I need help solving the following system of ODE. The problem is not so much getting the final solution, but getting a clear view of the process to getting there.
The system is the following:
$$\begin{cases}
\dfrac{dA(t)}{dt} = -aA(t) \\
\dfrac{dB(t)}{dt} = aA(t) - bB(t) \\
\dfrac{dC(t)}{dt} = bB(t)\\
\end{cases} $$
I know that $A = A(0)e^{-at}$, but I cannot figure out the expressions for B and C.
Thanks in advance!
On
As you stated we have that $A = A_0 e^{-at}$. We determine $B$. The differential equation for $B$ is a linear first order differential equation of the form:
$$ \frac{dB}{dt} + P(t)B = Q(t) $$
with $P(t) = b$ and $Q(t) = aA_0e^{-at}$. The solution of such an equation can be obtained by using an integrating factor $I(t)$ such that:
$$ I(t) \left( \frac{dB}{dt} + P(t)B \right) = \left(I(t)B\right)' = I(t)Q(t) $$
such a factor can be found to be:
$$ I(t) = e^{\int P(t) dt} $$
Now we have:
$$ \left(I(t) B \right)' = I(t)Q(t)$$
Integrating both sides we get:
$$B(t) = \frac{1}{I(t)} \left[ \int I(t)Q(t) dt + C\right]$$
And so:
$$ B(t) = \frac{aA_0}{b - a} e^{-at} + \left(B_0 - \frac{aA_0}{b - a} \right) e^{-bt}$$
with $B_0 = B(t = 0)$. We can verify this is the correct solution by substituting into the first equation:
$$ \frac{dB}{dt} + P(t)B = -\frac{a^2 A_0}{b - a} e^{-at} - b\left( B_0 - \frac{aA_0}{b - a} \right) e^{-bt} + b \left( \frac{aA_0}{b - a} e^{-at} + \left(B_0 - \frac{aA_0}{b - a} \right)e^{-bt} \right)$$ $$ = \left(-\frac{a}{b - a} + \frac{b}{b - a} \right) a A_0 e^{-at} $$ $$ = a A_0 e^{-at} = Q(t) $$
This is a linear differential system of form $\dot{x}(t) = M x$, for below matrix $M$. The (matricial) solution for this ODE is $x(t, t_0, x_0) = \Phi(t, t_0) \, x_0$, such that matrix $\Phi(t, t_0)$ is called transition matrix. The transition matrix in this case is $\exp(M \, (t-t_0))$.

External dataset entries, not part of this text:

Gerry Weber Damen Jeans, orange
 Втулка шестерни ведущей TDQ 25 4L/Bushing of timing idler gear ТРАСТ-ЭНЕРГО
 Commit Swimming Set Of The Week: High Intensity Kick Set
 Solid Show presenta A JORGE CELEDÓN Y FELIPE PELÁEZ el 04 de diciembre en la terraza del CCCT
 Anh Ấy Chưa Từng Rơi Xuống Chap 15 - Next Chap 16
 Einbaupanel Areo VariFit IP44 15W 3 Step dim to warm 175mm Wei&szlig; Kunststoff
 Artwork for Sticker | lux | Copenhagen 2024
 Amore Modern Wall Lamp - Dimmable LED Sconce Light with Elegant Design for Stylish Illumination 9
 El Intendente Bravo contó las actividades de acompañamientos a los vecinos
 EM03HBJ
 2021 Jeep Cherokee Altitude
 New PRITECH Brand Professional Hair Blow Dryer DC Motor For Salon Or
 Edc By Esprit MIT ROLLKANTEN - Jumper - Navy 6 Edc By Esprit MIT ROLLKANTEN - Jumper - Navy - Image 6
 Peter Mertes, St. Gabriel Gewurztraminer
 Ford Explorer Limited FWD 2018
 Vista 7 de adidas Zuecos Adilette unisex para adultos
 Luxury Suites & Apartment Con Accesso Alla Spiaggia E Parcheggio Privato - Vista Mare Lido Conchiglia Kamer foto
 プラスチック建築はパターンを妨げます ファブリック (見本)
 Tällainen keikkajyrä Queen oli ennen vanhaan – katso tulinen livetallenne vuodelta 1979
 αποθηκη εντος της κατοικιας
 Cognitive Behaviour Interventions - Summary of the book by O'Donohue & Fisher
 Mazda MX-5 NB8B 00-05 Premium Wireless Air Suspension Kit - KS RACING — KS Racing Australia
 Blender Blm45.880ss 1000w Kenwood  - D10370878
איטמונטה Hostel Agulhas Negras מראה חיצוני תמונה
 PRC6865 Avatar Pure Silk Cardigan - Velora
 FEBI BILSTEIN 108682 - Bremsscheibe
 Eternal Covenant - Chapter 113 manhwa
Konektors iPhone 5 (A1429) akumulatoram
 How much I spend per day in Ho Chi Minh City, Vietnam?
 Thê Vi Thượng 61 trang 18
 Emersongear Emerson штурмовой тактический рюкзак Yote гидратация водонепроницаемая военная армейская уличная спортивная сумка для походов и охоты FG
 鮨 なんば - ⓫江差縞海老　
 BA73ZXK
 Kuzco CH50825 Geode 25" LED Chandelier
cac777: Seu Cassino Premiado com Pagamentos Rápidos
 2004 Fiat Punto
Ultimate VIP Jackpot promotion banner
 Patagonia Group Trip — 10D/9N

\begin{equation} M = \begin{bmatrix} -a&0&0 \\ a&-b&0 \\ 0&b&0 \\ \end{bmatrix} \end{equation}
There is no closed form based on exponential sum like you expect as an answer in general case. For this particular case, I performed the following Wolfram Alpha query for matrix $e^M$, let as call it N:
Therefore, the answer $x(t, t_0, x_0)$ you look for is given by $N^{t-t_0} \, x_0$